Author: Chad Hyatt
Psalm 80:1-7, 17-19
Reflection: v. 3, ‘let your face shine, that we may be saved’
How do you see the face of God? I see it everyday. I see the face of God in the multitude of faces that greet me each morning in our little community—a patch-work quilt of beautiful belovedness. Sometimes it may be weathered and weary, looking for hope like a last scrap of bread. But it’s the face of God, all the same. It may have eyes wrinkled in mischief, laughing at a good joke or another crazy story of survival on the streets. But it’s the face of God, all the same. It may have a brow furrowed in concentration, trying to puzzle out a piece of Scripture in a particularly hard Bible study. But it’s the face of God, all the same. It may be with a mouth wide open in full-throated song as we gather to worship. But it’s the face of God, all the same. It is the face of God shining upon us that saves us, the psalmist says. God saves us face-to-face. And face-to-face is the only way we can truly love our neighbors, in keeping with the great commandment. It’s mighty hard to see the face of God in prayer or perhaps someday up in heaven, if we fail to see God’s face in our neighbors here and now. Salvation is never just personal. It’s social, too.

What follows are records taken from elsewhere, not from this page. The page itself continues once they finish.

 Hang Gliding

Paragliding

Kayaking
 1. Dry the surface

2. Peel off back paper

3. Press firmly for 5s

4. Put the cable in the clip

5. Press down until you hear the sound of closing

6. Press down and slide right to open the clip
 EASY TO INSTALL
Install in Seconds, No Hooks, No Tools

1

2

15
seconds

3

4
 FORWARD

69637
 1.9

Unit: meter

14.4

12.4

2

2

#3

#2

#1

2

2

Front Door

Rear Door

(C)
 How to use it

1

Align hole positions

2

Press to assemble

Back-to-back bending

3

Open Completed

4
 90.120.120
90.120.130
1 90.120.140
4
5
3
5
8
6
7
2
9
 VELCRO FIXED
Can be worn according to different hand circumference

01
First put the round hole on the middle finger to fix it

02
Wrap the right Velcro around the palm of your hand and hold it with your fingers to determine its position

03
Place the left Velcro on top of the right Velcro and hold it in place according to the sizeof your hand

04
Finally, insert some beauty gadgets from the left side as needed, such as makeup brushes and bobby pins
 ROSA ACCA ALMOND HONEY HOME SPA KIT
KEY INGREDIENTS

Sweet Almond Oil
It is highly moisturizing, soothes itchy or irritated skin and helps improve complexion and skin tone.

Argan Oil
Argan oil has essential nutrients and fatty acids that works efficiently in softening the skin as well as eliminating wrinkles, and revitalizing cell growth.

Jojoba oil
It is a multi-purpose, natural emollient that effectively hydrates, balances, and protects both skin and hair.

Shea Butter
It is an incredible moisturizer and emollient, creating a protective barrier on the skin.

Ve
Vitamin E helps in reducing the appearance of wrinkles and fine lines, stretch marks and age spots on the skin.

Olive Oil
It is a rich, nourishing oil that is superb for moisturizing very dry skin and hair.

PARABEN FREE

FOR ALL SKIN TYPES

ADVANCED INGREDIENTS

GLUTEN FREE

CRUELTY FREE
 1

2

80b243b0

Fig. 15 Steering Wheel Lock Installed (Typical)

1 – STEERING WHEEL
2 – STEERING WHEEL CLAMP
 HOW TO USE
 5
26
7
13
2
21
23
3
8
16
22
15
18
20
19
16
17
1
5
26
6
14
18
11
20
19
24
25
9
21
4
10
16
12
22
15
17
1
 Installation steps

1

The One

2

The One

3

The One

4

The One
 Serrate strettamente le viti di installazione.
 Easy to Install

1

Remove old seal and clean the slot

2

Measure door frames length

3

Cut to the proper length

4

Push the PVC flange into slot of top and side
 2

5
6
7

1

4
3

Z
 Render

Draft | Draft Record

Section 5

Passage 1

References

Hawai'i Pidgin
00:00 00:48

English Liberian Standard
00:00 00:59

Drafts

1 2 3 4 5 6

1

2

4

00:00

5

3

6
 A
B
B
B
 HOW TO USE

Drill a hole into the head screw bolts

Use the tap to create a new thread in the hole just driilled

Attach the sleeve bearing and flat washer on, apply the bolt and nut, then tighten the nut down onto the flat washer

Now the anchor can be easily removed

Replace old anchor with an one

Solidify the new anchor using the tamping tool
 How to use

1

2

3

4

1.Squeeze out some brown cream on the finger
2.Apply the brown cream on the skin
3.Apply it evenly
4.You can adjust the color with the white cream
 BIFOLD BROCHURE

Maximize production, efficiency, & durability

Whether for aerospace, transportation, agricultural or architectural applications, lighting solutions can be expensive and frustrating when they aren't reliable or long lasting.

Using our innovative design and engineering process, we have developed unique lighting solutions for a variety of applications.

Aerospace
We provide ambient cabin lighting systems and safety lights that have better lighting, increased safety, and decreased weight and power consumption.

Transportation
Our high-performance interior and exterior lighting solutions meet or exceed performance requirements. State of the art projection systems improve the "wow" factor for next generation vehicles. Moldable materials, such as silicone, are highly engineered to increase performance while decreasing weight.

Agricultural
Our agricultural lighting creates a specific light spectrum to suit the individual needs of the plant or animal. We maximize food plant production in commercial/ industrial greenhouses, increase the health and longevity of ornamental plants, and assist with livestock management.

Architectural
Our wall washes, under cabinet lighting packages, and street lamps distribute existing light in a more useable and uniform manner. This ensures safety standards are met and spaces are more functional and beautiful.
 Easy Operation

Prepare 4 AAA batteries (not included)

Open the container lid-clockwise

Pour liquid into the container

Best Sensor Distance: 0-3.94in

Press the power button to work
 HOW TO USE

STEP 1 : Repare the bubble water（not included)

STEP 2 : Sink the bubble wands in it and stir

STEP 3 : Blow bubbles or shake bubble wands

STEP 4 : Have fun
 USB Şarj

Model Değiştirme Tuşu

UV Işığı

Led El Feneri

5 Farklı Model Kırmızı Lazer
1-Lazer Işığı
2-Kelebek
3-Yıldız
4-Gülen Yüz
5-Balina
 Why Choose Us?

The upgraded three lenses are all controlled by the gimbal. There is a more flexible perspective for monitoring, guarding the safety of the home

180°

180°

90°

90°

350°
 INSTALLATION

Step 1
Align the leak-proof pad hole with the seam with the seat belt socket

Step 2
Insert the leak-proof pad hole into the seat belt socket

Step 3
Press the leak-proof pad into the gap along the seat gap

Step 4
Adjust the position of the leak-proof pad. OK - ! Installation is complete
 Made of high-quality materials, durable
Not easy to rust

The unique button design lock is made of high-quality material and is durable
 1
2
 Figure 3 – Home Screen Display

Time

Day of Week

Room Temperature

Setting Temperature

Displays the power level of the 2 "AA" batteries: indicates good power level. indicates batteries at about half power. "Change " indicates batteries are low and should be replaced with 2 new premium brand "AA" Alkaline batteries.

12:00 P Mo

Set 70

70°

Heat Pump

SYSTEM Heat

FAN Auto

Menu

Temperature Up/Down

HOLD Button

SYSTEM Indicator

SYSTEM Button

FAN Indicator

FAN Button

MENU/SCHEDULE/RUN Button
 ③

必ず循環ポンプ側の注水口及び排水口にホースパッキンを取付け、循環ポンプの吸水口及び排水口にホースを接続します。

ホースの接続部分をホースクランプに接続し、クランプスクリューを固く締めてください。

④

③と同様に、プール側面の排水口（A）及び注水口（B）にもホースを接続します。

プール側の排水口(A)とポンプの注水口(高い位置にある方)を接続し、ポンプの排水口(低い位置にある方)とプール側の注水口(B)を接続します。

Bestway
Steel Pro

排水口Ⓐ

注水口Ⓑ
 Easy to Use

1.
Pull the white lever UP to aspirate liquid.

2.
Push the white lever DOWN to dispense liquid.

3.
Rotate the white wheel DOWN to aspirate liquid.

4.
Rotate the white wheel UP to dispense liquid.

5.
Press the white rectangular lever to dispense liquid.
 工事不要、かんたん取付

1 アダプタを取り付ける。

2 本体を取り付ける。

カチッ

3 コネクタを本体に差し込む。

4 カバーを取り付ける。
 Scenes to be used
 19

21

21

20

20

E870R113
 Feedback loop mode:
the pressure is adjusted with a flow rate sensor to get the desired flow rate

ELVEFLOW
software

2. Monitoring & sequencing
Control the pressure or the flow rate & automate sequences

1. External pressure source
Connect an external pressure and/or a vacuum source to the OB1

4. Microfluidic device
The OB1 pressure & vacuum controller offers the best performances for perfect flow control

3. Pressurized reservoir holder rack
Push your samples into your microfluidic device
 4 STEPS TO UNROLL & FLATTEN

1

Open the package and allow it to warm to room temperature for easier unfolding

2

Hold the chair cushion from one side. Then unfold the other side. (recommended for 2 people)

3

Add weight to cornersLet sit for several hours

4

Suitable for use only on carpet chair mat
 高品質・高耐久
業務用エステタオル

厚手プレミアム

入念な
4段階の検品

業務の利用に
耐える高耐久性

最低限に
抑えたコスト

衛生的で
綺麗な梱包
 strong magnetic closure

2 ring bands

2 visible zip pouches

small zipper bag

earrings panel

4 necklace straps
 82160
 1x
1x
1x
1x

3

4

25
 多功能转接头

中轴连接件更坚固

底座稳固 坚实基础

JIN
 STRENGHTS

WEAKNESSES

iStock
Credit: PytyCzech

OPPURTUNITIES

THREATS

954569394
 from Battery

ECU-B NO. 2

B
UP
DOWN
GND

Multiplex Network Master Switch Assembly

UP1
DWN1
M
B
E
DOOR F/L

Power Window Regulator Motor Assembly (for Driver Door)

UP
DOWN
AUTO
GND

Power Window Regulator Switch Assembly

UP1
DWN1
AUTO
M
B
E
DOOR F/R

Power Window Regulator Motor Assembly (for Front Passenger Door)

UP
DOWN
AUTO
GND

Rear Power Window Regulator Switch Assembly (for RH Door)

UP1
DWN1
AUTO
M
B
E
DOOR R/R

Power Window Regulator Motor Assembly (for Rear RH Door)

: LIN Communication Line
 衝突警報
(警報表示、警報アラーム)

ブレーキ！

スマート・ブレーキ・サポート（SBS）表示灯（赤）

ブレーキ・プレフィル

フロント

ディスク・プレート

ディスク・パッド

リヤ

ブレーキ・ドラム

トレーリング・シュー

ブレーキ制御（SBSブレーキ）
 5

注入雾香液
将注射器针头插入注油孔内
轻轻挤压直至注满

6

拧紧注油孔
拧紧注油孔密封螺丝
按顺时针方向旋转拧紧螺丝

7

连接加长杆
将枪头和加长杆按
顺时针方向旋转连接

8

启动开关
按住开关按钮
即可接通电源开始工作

But in an ironic twist, even our social salvation must also be personal—made possible by the lines we cross to make community in this world. If we hope to feast at the banquet of God, then we had better pull up a chair at a table where folks are hungry. And as we break what bread we have together, let us look one another in the eye—and see reflected there a thousand stories we had never imagined. Then and only then shall we see each other face-to-face. And we might just find that the face of God is shining radiantly upon us.
Prayer Lord, as the psalmist sang, let your face shine upon us. And save us, O Lord, face-to-face—in your company and in the company of our neighbors, especially the poorest among us.